KOMPAS.com - Kita ingin mencapai ketahanan pangan, tetapi upaya upaya untuk memenuhinya justru meningkatkan deforestasi. Kita ingin beralih ke transportasi rendah emisi tetapi yang terjadi justru perusakan lingkungan karena penambangan nikel untuk industri mobil listrik.
Mengapa langkah kita mengatasi krisis seringkali justru menciptakan krisis lain yang tidak kalah besar? Sebuah studi ambisius oleh Intergovernmental Platform on Biodiversity and Ecosystem Services (IPBES) yang melihat keterkaitan antara isu air, biodiversitas, pangan, dan perubahan iklim mengungkap sebabnya.

◆ **Cuplikan Data**
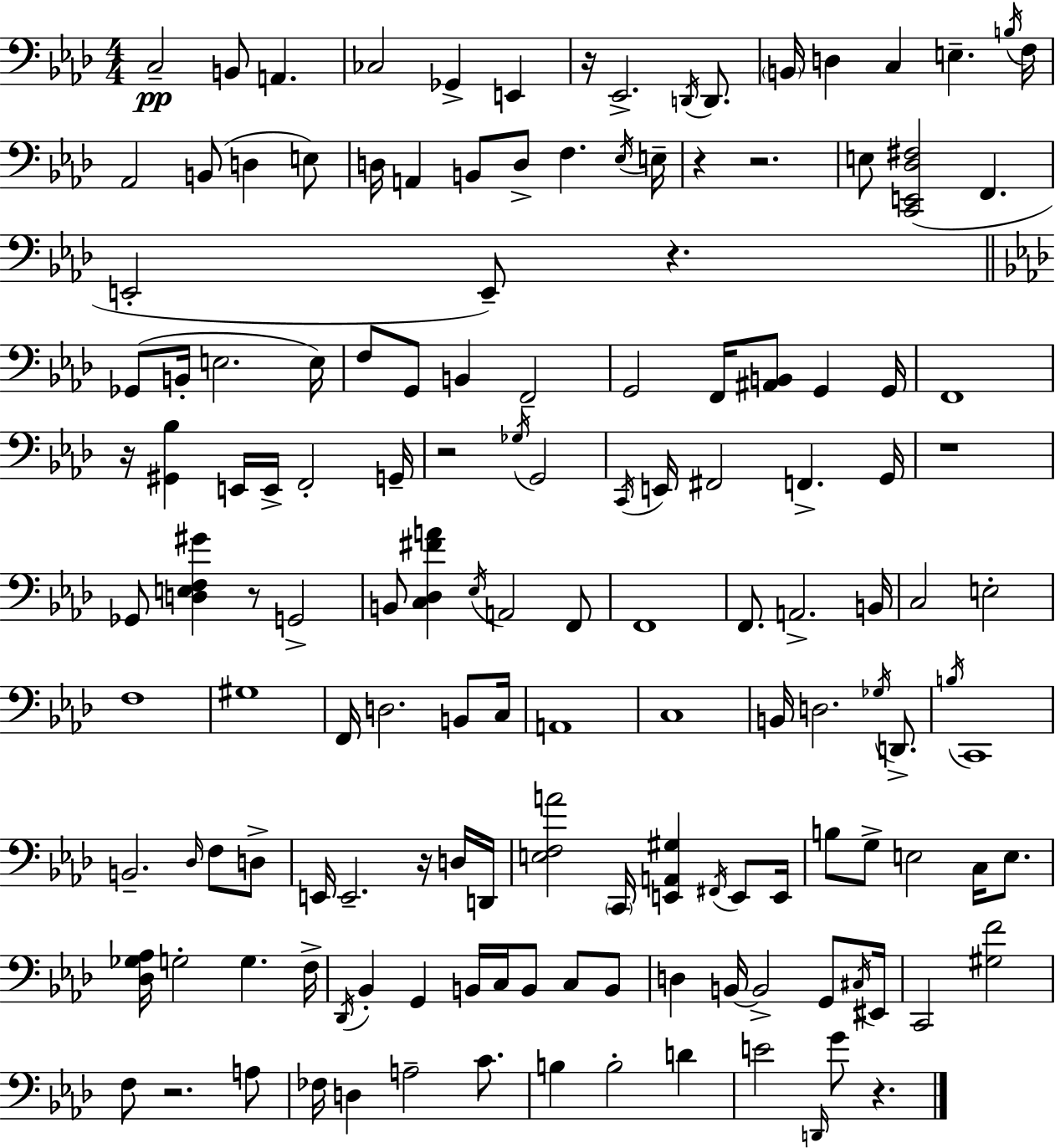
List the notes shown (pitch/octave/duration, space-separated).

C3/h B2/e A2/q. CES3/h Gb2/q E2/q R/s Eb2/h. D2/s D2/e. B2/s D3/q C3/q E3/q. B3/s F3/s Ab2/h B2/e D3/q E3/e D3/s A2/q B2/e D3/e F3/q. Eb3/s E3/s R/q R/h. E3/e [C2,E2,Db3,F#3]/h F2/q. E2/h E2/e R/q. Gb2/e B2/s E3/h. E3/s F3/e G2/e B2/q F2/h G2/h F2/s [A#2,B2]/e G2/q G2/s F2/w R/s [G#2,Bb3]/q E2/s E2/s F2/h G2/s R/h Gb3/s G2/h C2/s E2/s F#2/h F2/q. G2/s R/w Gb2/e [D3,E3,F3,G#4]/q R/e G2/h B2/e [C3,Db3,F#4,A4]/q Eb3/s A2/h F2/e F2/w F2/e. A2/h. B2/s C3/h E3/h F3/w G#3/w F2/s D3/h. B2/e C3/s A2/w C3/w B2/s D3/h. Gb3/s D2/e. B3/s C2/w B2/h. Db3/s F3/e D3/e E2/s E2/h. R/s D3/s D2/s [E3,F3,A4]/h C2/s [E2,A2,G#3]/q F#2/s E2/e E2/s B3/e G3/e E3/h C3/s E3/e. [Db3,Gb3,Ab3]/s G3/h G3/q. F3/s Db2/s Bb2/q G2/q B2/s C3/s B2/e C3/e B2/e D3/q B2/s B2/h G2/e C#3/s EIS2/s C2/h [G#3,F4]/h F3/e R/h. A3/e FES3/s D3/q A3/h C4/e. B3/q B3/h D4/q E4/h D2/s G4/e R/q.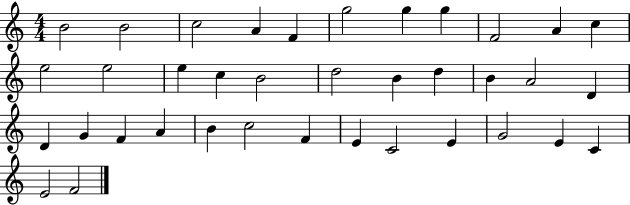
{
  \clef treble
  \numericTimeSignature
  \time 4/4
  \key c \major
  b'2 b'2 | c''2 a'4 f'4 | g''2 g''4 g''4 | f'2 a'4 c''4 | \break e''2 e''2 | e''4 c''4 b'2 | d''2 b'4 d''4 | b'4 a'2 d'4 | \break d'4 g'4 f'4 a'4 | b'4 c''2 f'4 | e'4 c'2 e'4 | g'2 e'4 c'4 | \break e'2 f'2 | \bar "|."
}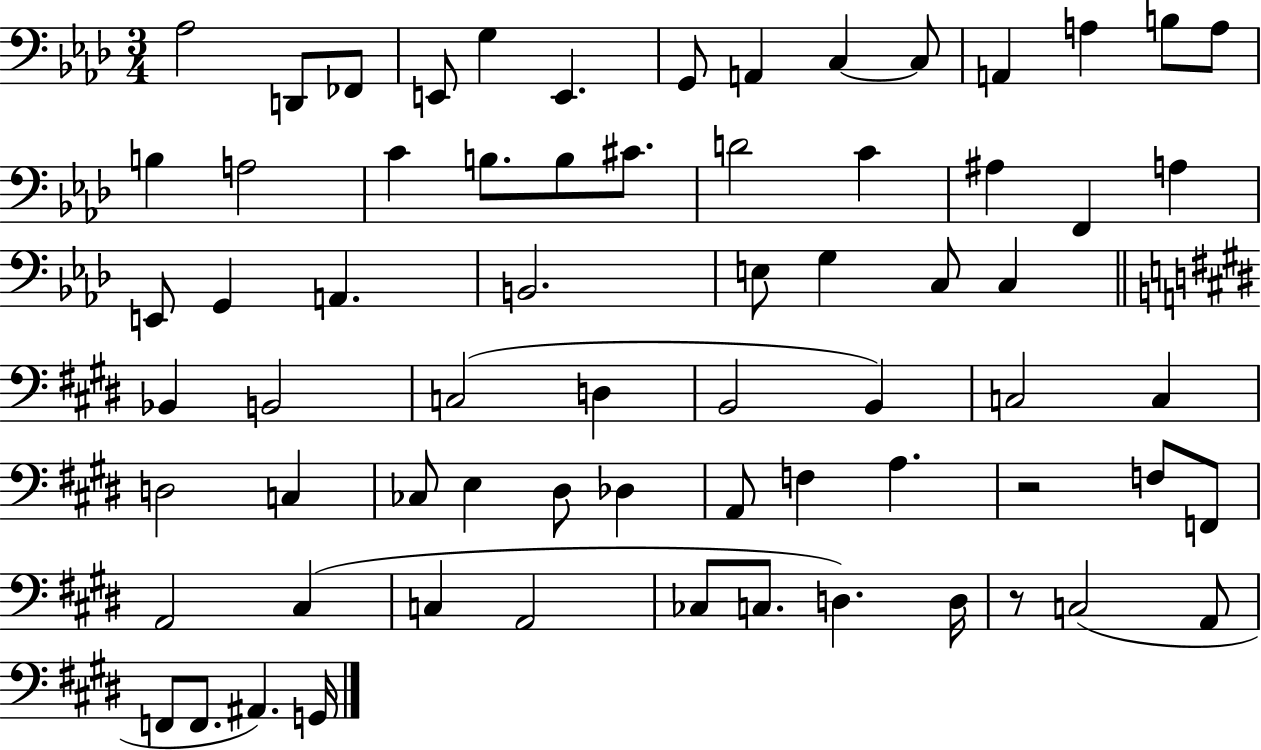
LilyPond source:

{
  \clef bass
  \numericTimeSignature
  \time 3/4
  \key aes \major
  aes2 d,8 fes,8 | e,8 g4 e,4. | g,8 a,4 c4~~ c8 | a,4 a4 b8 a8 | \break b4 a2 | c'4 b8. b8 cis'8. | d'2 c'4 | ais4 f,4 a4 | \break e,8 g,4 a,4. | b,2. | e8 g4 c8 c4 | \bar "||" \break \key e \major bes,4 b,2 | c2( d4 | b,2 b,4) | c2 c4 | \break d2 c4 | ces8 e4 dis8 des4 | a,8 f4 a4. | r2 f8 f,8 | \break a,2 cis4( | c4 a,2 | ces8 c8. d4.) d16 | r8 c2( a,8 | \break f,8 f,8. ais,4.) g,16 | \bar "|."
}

◆ **Tugas Anda**
Tulis ulang bagian artikel tentang ketahanan pangan dari "KOMPAS.com - Kita" sampai "iklim mengungkap sebabnya." dengan menukar "nikel" menjadi "bauksit". Catatan di atas diambil dari sumber yang berbeda.

◆ **Soal Terjawab**
KOMPAS.com - Kita ingin mencapai ketahanan pangan, tetapi upaya upaya untuk memenuhinya justru meningkatkan deforestasi. Kita ingin beralih ke transportasi rendah emisi tetapi yang terjadi justru perusakan lingkungan karena penambangan bauksit untuk industri mobil listrik.
Mengapa langkah kita mengatasi krisis seringkali justru menciptakan krisis lain yang tidak kalah besar? Sebuah studi ambisius oleh Intergovernmental Platform on Biodiversity and Ecosystem Services (IPBES) yang melihat keterkaitan antara isu air, biodiversitas, pangan, dan perubahan iklim mengungkap sebabnya.